Artikel 5. Algemene voorwaarden voor toekenning van de vervoersvoorziening
Eerste lid
Het college bekostigt de goedkoopst mogelijke wijze van openbaar vervoer. Het gaat hierbij om de kosten die met de OV-chipkaart (of eventueel een andere, binnen de gemeente of regio geldende betaalmogelijkheid) worden gemaakt, rekening houdend met kortingen die voor de leerling binnen het systeem kunnen gelden.
Derde lid
De ouders dienen op een voor het college bevredigende wijze aan te tonen dat het voor hun onmogelijk is om hun kind in het openbaar vervoer te begeleiden, of dat deze begeleiding tot ernstige benadeling van het gezin leidt. Van ouders wordt verwacht dat zij allereerst zelf een oplossing zoeken voor het (laten) begeleiden van hun kinderen, wanneer dit nodig is.
Vierde lid
De verantwoordelijkheid voor het gedrag van de minderjarige leerling gedurende het verblijf van de leerling in het aangepast vervoer berust bij de ouders. De verantwoordelijkheid voor het gedrag van een meerderjarige niet-handelingsbekwame leerling ligt bij de mentor van deze leerling. Zij moeten de gelegenheid krijgen het kind te begeleiden bij het vervoer. Wanneer het gedrag beïnvloedbaar is door de leerling te laten begeleiden, is er geen reden om de leerling individueel te vervoeren.
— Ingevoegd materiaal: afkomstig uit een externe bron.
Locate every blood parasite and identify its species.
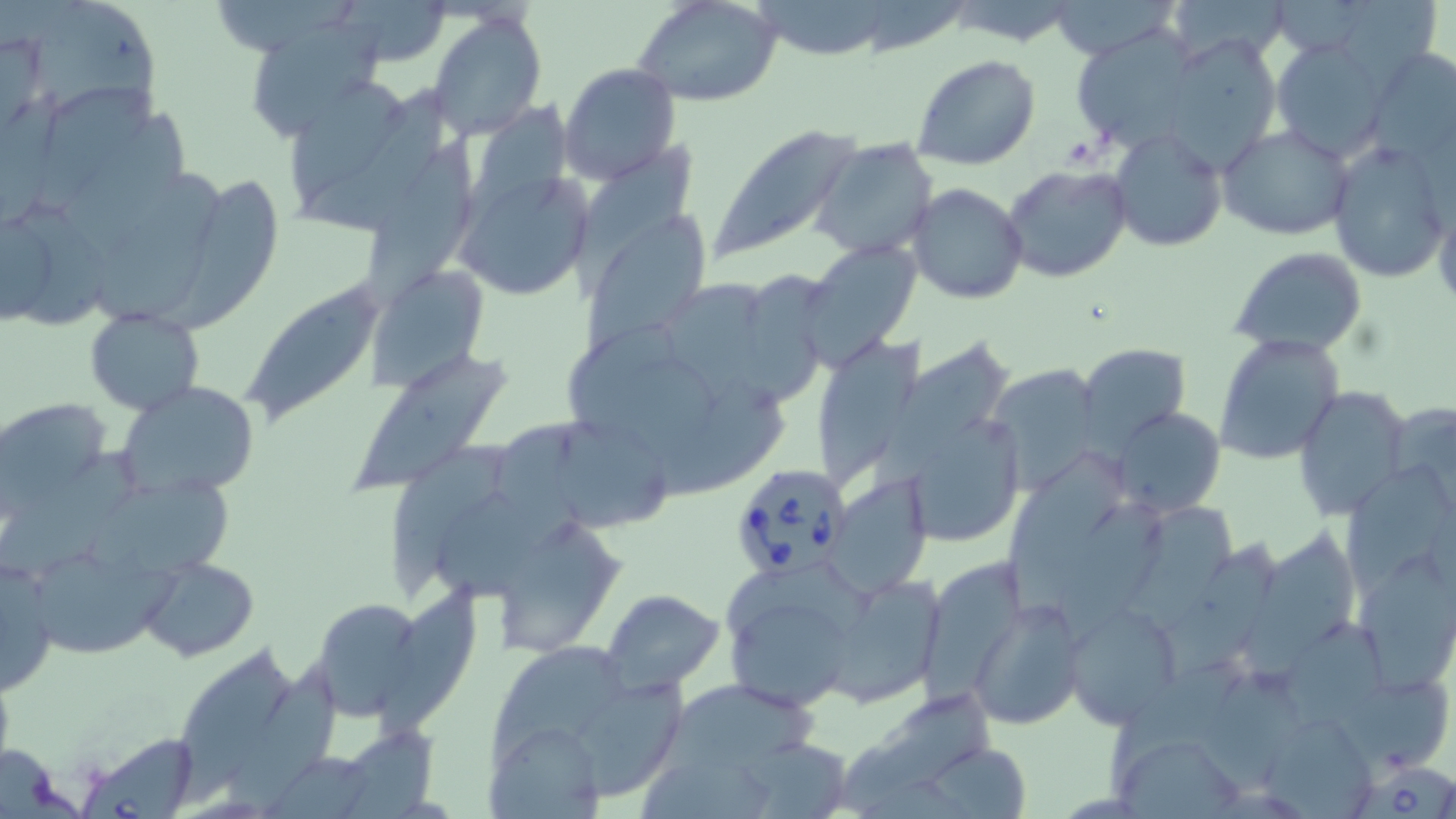
Approximate bounding boxes as named x1/y1/x2/y2 corners in pixels.
Babesia divergens-infected red blood cells: (x1=726, y1=460, x2=856, y2=579), (x1=76, y1=733, x2=201, y2=817), (x1=1354, y1=763, x2=1456, y2=819).
No Plasmodium falciparum, Plasmodium ovale, Plasmodium malariae, Plasmodium vivax, or Trypanosoma brucei observed.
Het recht op een vervoersvoorziening is geen absoluut recht. Als de leerling zich onaanvaardbaar gedraagt, kan dit gedrag er uiteindelijk toe leiden dat de vervoersvoorziening wordt beëindigd. Onder onaanvaardbaar gedrag door de leerling of de ouder wordt verstaan het gedrag dat onder de gegeven omstandigheden in het maatschappelijk verkeer onacceptabel is. Gedacht kan worden aan beschadiging van het interieur van de taxi(bus), mishandeling van medepassagiers, grove belediging of bedreiging van de chauffeur etc. Voordat daar echter consequenties aan worden verbonden dient nagegaan te worden of het gedrag verwijtbaar is. Bepaalde aandoeningen kunnen met zich meebrengen dat dit niet het geval is. In dat geval zal beoordeeld moeten worden of een andere vervoersvoorziening uitkomst biedt, zoals inzet van eigen vervoer.
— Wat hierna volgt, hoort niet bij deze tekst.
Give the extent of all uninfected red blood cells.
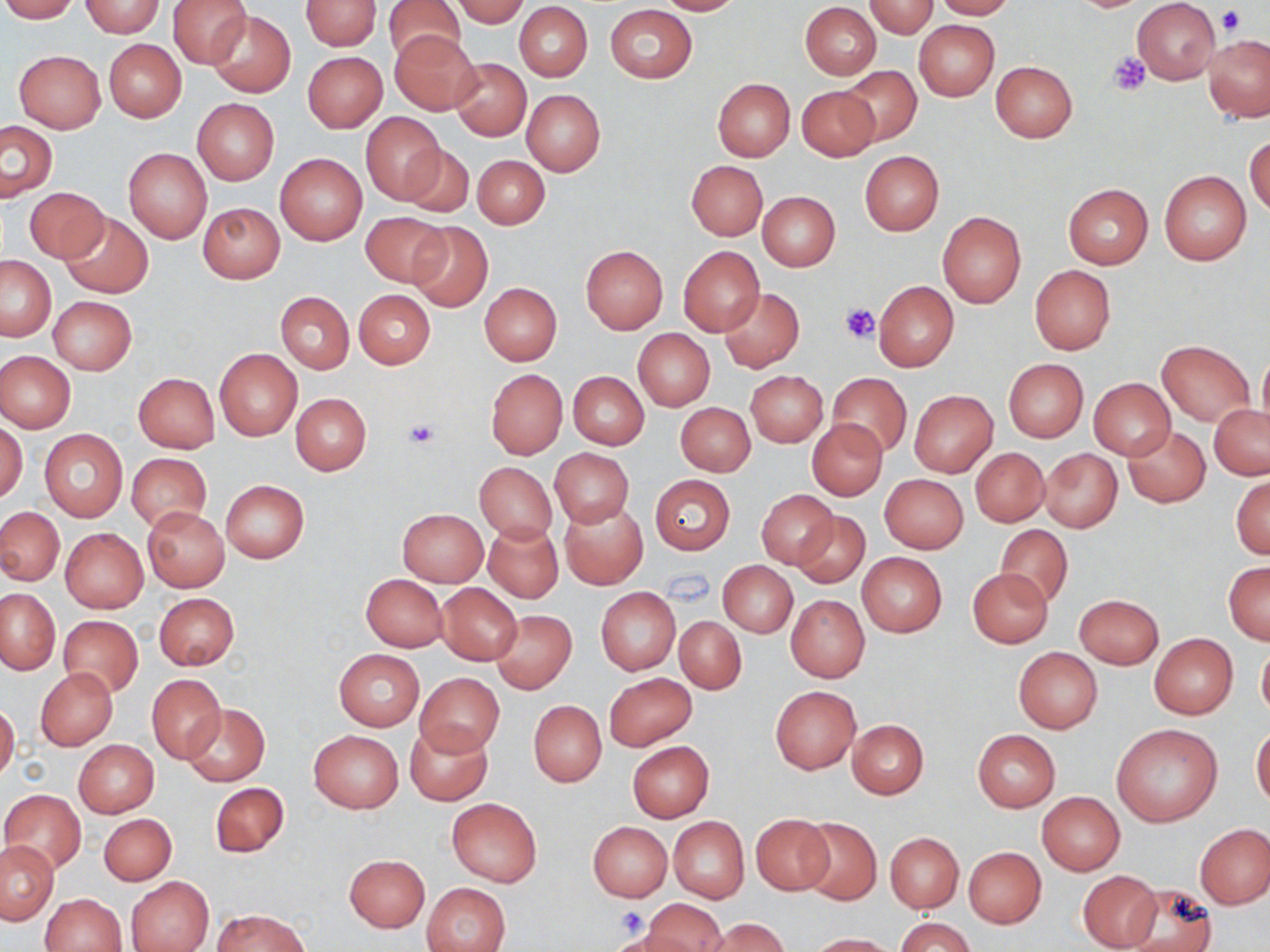
Approximate bounding boxes as [x1, y1, x2, y2] in pixels.
Uninfected red blood cells: [0, 0, 79, 22], [168, 0, 253, 69], [385, 0, 465, 66], [453, 0, 529, 26], [654, 0, 742, 15], [932, 0, 1016, 19], [1133, 0, 1221, 85], [82, 1, 164, 37], [300, 1, 381, 50], [864, 1, 936, 38], [514, 3, 592, 81], [800, 3, 882, 80], [605, 4, 698, 83], [206, 9, 296, 99], [914, 19, 999, 101], [390, 32, 481, 114], [1203, 34, 1270, 122], [104, 39, 186, 121], [14, 50, 106, 133], [303, 52, 387, 132], [450, 58, 531, 140], [990, 60, 1078, 141], [838, 65, 921, 146], [712, 77, 795, 161], [796, 85, 879, 161], [522, 89, 605, 175], [192, 99, 279, 184], [361, 114, 447, 204], [1, 122, 57, 201], [1246, 133, 1270, 217], [400, 144, 474, 218], [124, 148, 212, 243], [860, 151, 944, 235], [276, 152, 367, 245], [473, 155, 549, 229], [687, 161, 767, 240], [1160, 171, 1251, 265], [1063, 184, 1153, 268], [25, 188, 108, 262], [758, 191, 840, 270], [198, 201, 285, 284], [937, 210, 1027, 308], [359, 211, 450, 289], [61, 212, 152, 297], [406, 221, 493, 311], [581, 245, 668, 333], [678, 246, 764, 335], [0, 255, 55, 341], [1029, 264, 1116, 355], [873, 281, 959, 371], [479, 282, 562, 365], [721, 288, 804, 373], [353, 289, 436, 368], [277, 292, 353, 373], [49, 297, 136, 375], [632, 329, 714, 411], [1157, 342, 1253, 425], [214, 349, 302, 440], [1258, 349, 1270, 437], [0, 350, 75, 433], [1004, 360, 1088, 442], [486, 369, 567, 458], [745, 371, 828, 447], [568, 372, 649, 449], [134, 373, 219, 451], [828, 373, 911, 456], [1088, 378, 1175, 458], [909, 391, 997, 476], [290, 392, 371, 475], [676, 402, 755, 476], [1209, 404, 1269, 478], [808, 419, 887, 500], [1, 422, 27, 504], [1124, 425, 1212, 508], [40, 429, 127, 521], [971, 447, 1050, 527], [550, 448, 634, 528], [1039, 449, 1122, 533], [126, 453, 212, 532], [474, 462, 556, 543], [879, 473, 968, 554], [1231, 474, 1269, 559], [651, 475, 736, 554], [221, 480, 310, 563], [757, 489, 839, 570], [558, 501, 647, 590], [1, 507, 65, 585], [142, 507, 229, 592], [397, 508, 488, 587], [793, 511, 869, 590], [483, 521, 563, 603], [994, 524, 1075, 608], [60, 528, 148, 612], [857, 552, 946, 637], [1223, 561, 1270, 643], [719, 562, 797, 635], [968, 567, 1054, 647], [361, 574, 447, 651], [437, 583, 522, 665], [595, 587, 681, 675], [0, 589, 60, 673], [154, 593, 238, 670], [786, 594, 869, 683], [1074, 594, 1163, 669], [491, 610, 577, 694], [57, 615, 143, 697], [674, 617, 746, 694], [1149, 633, 1238, 719], [1257, 641, 1270, 724], [1013, 647, 1102, 733], [333, 649, 424, 730], [36, 668, 118, 749], [416, 672, 504, 756], [147, 673, 226, 763], [605, 673, 697, 751], [770, 686, 861, 773], [529, 701, 606, 787], [0, 702, 20, 783], [183, 703, 269, 786], [846, 719, 928, 799], [405, 722, 490, 804], [1111, 723, 1223, 826], [1251, 726, 1270, 810], [308, 729, 403, 812], [973, 729, 1061, 812], [74, 740, 158, 817], [627, 741, 714, 822], [210, 782, 288, 857], [2, 789, 86, 874], [1038, 792, 1125, 875], [448, 797, 541, 886], [99, 813, 176, 885], [750, 814, 835, 897], [795, 815, 883, 905], [668, 817, 749, 902], [588, 822, 672, 901], [1195, 823, 1270, 908], [885, 831, 963, 913], [883, 840, 1044, 919], [0, 841, 58, 924], [965, 847, 1046, 927], [344, 853, 429, 932], [1078, 870, 1163, 949], [348, 871, 510, 943], [126, 877, 214, 952], [420, 882, 510, 952], [1119, 882, 1216, 952], [42, 893, 127, 952], [645, 898, 726, 951], [213, 909, 308, 952], [897, 917, 974, 952], [710, 918, 789, 952], [808, 933, 895, 951].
Artikel 6. Afwijzingsgronden
Eerste lid
Artikel 4, achtste lid, van de WPO en artikel 4, zevende lid, van de WEC stellen dat de gemeentelijke regeling kan bepalen dat geen aanspraak op bekostiging bestaat op grond van de afstand. Artikel 4, zevende lid, van de WPO stelt een afstand van zes kilometer als bovengrens. Deze afstand is in de Verordening als criterium aangehouden. De afstand moet per route, zowel voor de heen- als voor de terugweg, worden bepaald.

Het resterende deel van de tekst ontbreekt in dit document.